Le Pèlerinage du Mécréant, Magh Kumbh Mela 2013
Résumé : mon G-ami L. un ancien Iron Man, surnommé Haparitz et quelquefois Arizona et souvent The Navigator (G peut être lu comme gros, grand, généreux, génial parfois, et grandiloquent souvent – au choix et d’après l’humeur) m’invita à l’accompagner à la plus grande fête du monde, Magh Kumbh Mela, il y a des années de ça. La relation qui suit correspond en ligne générale au texte initial après que je lui aie assené un coup de brosse. Quant au mécréant que je suis il faut que je souligne que je ne suis pas antireligieux. Tout au contraire je
considère qu’on gagne dans la foi une tranquillité qui dépasse des fois celle induite par, disons, le massage thaïlandais!
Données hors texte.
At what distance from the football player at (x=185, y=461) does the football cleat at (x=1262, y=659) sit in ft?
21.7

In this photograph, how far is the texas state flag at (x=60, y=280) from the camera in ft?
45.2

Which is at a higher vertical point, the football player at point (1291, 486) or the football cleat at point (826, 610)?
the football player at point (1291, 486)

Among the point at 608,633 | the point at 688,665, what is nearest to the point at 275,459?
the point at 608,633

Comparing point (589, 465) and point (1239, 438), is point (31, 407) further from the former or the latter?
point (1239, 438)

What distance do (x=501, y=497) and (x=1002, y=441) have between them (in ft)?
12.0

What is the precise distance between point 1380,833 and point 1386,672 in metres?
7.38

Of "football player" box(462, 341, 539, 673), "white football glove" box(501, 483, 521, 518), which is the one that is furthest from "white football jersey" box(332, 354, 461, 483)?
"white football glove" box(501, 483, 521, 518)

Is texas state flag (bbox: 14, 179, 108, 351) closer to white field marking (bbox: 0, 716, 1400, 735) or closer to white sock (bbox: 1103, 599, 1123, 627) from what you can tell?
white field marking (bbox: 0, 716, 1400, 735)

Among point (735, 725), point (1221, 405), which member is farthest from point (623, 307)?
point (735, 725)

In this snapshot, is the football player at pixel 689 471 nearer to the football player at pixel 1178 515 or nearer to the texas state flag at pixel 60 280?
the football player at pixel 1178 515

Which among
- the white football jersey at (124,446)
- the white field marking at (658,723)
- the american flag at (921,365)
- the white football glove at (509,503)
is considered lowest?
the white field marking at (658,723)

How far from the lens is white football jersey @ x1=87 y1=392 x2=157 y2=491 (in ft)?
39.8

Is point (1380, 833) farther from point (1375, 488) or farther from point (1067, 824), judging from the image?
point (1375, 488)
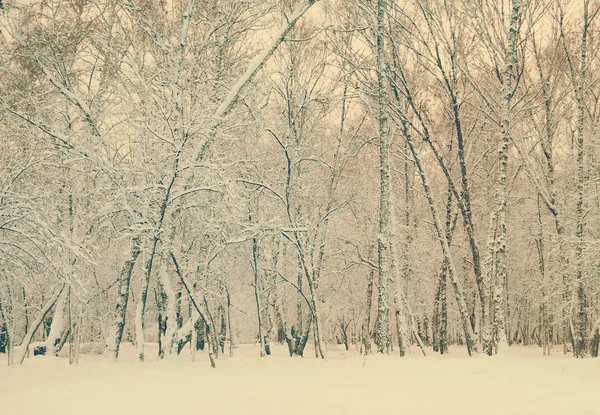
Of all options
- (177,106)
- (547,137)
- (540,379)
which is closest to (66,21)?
(177,106)

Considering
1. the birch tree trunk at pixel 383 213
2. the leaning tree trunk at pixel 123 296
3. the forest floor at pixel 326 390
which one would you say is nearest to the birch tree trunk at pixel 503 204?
the forest floor at pixel 326 390

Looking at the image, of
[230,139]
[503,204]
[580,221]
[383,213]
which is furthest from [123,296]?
[580,221]

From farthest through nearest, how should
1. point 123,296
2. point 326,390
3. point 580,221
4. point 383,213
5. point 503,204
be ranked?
point 580,221 → point 123,296 → point 383,213 → point 503,204 → point 326,390

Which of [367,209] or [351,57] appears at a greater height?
[351,57]

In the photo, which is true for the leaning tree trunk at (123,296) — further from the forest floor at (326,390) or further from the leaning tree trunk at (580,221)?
the leaning tree trunk at (580,221)

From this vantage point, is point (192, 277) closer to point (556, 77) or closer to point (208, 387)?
point (208, 387)

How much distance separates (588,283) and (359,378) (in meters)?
16.8

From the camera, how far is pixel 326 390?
23.6 ft

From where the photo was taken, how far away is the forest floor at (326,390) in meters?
5.99

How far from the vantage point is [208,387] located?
7879 mm

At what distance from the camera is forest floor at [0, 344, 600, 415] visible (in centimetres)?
599

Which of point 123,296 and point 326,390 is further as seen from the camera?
point 123,296

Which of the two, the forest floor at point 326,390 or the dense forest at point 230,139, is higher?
the dense forest at point 230,139

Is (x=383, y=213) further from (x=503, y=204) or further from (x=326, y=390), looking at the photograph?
(x=326, y=390)
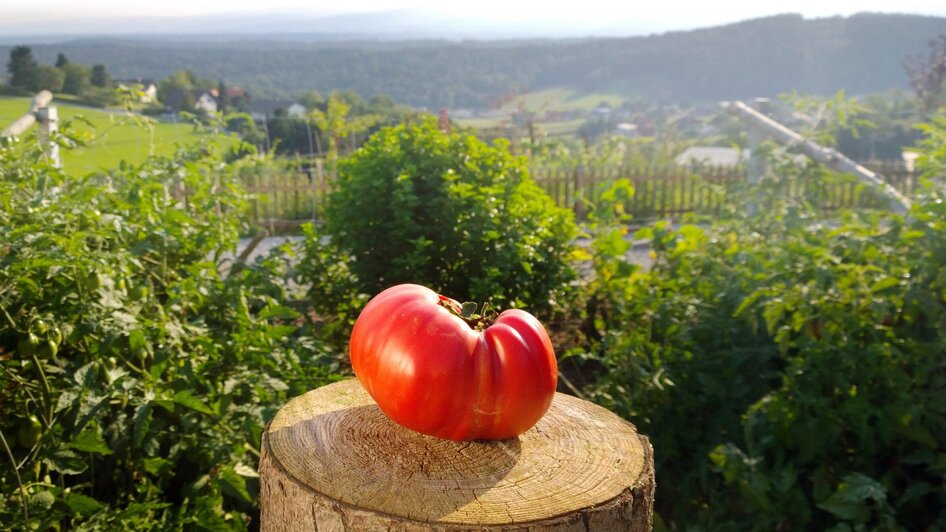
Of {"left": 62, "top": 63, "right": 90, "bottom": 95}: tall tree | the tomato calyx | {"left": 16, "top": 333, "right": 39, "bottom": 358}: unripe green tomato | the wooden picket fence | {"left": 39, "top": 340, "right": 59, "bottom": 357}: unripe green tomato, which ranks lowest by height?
the wooden picket fence

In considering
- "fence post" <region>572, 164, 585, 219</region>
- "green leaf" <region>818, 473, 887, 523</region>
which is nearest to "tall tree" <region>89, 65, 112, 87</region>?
"green leaf" <region>818, 473, 887, 523</region>

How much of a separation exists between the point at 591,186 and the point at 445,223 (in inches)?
388

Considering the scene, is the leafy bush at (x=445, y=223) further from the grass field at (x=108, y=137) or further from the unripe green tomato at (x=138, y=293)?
the unripe green tomato at (x=138, y=293)

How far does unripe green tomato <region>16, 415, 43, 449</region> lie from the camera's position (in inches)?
89.8

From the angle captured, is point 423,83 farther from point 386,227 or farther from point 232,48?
point 386,227

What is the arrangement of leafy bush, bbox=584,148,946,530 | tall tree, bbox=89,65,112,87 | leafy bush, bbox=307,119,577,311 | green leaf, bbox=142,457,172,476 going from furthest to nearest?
tall tree, bbox=89,65,112,87
leafy bush, bbox=307,119,577,311
leafy bush, bbox=584,148,946,530
green leaf, bbox=142,457,172,476

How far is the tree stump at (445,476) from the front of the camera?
1.49 meters

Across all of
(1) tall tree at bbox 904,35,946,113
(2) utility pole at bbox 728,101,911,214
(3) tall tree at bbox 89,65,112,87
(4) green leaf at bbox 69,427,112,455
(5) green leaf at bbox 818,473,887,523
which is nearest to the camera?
(4) green leaf at bbox 69,427,112,455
Certainement tout ceci à condition que les illuminés ne s’appliquent violemment à améliorer ou, gare, à sauver les autres de la même manière qu’aujourd’hui, les politically correct s’évertuent à imposer un langage qui aurait fourni un orgasme exquis aux précieuses du temps de Louis XIV. Mais retournons à l’Inde …
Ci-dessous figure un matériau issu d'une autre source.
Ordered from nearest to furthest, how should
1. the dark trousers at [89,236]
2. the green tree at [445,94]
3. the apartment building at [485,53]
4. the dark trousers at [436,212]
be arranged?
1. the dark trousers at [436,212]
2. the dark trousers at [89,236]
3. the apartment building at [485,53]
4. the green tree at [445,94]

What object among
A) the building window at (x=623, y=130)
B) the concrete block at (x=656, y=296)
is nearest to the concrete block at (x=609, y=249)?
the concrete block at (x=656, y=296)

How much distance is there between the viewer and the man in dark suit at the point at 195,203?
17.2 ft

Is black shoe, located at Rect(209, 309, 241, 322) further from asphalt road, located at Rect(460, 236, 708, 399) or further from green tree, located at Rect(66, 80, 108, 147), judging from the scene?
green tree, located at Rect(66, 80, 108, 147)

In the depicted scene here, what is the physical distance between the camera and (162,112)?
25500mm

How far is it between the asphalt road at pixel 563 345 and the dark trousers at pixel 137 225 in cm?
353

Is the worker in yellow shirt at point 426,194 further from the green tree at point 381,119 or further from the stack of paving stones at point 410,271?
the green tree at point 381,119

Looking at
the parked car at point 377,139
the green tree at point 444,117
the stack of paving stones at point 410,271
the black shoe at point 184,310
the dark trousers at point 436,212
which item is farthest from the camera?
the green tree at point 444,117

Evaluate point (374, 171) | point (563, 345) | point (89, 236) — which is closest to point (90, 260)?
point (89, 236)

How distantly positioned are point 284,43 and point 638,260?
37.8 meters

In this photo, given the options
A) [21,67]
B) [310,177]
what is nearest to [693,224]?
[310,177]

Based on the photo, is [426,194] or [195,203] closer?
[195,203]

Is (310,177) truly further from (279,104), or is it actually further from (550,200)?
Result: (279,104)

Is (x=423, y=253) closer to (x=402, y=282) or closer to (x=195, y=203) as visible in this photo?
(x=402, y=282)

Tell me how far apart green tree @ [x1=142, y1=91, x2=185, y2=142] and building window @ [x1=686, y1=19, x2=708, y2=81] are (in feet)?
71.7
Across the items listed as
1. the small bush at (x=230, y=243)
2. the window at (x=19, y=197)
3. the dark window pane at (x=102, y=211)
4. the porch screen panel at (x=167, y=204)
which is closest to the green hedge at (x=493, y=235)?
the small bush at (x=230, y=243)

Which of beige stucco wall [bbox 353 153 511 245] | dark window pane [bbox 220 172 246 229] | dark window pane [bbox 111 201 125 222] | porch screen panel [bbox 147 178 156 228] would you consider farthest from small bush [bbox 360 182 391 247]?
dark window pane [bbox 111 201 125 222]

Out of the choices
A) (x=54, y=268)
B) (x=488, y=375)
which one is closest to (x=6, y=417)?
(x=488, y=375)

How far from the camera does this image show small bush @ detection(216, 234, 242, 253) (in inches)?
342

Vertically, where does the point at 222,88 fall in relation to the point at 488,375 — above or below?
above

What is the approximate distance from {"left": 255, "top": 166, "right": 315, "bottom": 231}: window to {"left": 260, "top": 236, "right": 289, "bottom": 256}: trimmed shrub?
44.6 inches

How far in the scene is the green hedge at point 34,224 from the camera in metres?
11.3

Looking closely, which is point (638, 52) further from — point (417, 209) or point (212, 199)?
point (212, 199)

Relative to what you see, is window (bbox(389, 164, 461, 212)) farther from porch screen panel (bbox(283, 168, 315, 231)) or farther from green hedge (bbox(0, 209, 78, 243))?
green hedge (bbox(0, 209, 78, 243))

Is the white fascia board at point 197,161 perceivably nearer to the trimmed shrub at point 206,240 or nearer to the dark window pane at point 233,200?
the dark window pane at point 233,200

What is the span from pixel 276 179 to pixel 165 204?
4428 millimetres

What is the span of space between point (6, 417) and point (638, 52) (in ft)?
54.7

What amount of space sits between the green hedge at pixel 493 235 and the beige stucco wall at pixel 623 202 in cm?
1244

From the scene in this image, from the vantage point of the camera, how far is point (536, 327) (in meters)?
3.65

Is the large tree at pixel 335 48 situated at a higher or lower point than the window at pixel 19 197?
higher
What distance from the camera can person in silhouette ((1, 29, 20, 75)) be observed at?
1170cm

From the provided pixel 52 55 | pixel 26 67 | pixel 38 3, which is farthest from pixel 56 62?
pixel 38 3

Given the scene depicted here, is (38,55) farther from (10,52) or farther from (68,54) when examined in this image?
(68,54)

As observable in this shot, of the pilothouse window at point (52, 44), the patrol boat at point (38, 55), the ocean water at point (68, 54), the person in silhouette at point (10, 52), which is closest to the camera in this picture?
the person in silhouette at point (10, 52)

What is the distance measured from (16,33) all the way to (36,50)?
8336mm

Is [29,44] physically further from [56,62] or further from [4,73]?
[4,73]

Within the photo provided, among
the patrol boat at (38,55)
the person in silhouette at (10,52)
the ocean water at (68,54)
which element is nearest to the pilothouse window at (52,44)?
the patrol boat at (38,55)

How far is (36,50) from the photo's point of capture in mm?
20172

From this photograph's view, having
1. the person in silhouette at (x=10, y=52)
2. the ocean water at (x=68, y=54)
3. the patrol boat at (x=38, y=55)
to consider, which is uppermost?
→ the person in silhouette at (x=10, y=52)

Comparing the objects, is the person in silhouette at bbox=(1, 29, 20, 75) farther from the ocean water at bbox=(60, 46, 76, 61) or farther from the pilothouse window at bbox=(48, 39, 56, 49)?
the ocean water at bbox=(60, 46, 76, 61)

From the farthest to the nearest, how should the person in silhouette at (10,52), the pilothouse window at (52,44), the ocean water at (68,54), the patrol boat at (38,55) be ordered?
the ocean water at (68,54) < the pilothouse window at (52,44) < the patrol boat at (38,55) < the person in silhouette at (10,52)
Eh oui, mes enfants chéris et mes très chers parents et amis, de tout poil, de toute complexion et de toute confession, j’espère vous trouver frais et dispos, ce matin, enfin matin matiné d’ombre, car la lumière est une variable, c’est tout à fait clair. Donc, je suis heureux de me sentir en une pièce, une seule, entier, plus ou moins de corps et d’esprit, dans une Place des Fêtes en fête. Oui, c’est de Kumbh Mela d’Allahabad que je cause, d’où une petite foule est allée il y a deux jours droit au ciel, après ou avant les ablutions, dans et avec les eaux sacrées de la rivière la plus polluée du monde,à sa confluence et partout ailleurs, holà! Et holà encore une fois car je me suis laissé emporter par le rythme de la séquence verbale et j’ai failli mentionner la cause du carnage. Les futurs bienheureux étaient en train de prendre d’assaut un train, spectacle d’une banalité irrémédiable en Inde où une centaine de corps de tout âge, sexe et complexion, se lancent à corps perdu, comme son nom l’indique et en furie pour passer simultanément à travers une fente prévue pour deux ! Si vous aimez le mouvement et vous avez des nerfs solides, essayez cette adresse, quoiqu’elle ne rende pas les arômes épicées de l’Inde et les autres odeurs:STAMPEDE 3
J’ai eu un avant-goût du malheureux piétinement, classique de la Magh Kumbh Mela qui rempile tous les douze ans, pèlerinage et piétinement j’entends, le jour d’avant. Je me suis fait attraper, ensemble avec The Navigator, happé, incorporé, laminé comme une crêpe, dans un flot humain, qui avançait en dansant le hula hoop, c’est-à-dire en se balançant sur place. Lent et dangereux, le susdit rapide, tanguait comme un canard éméché tandis qu’il se faisait assaillir, viol à venir, doublé de meurtre, par un contre-courant, un sorte de rouleau compresseur à sonnettes, la colonne festive et funéraire des jeeps et des camions décorés avec paillettes dorées et accompagnée par de sombres motards amateurs et nerveux. De quoi avoir une trouille organique…que j’ai éprouvée sans ambage et qui détermina à l’hésitant que je suis une action rapide.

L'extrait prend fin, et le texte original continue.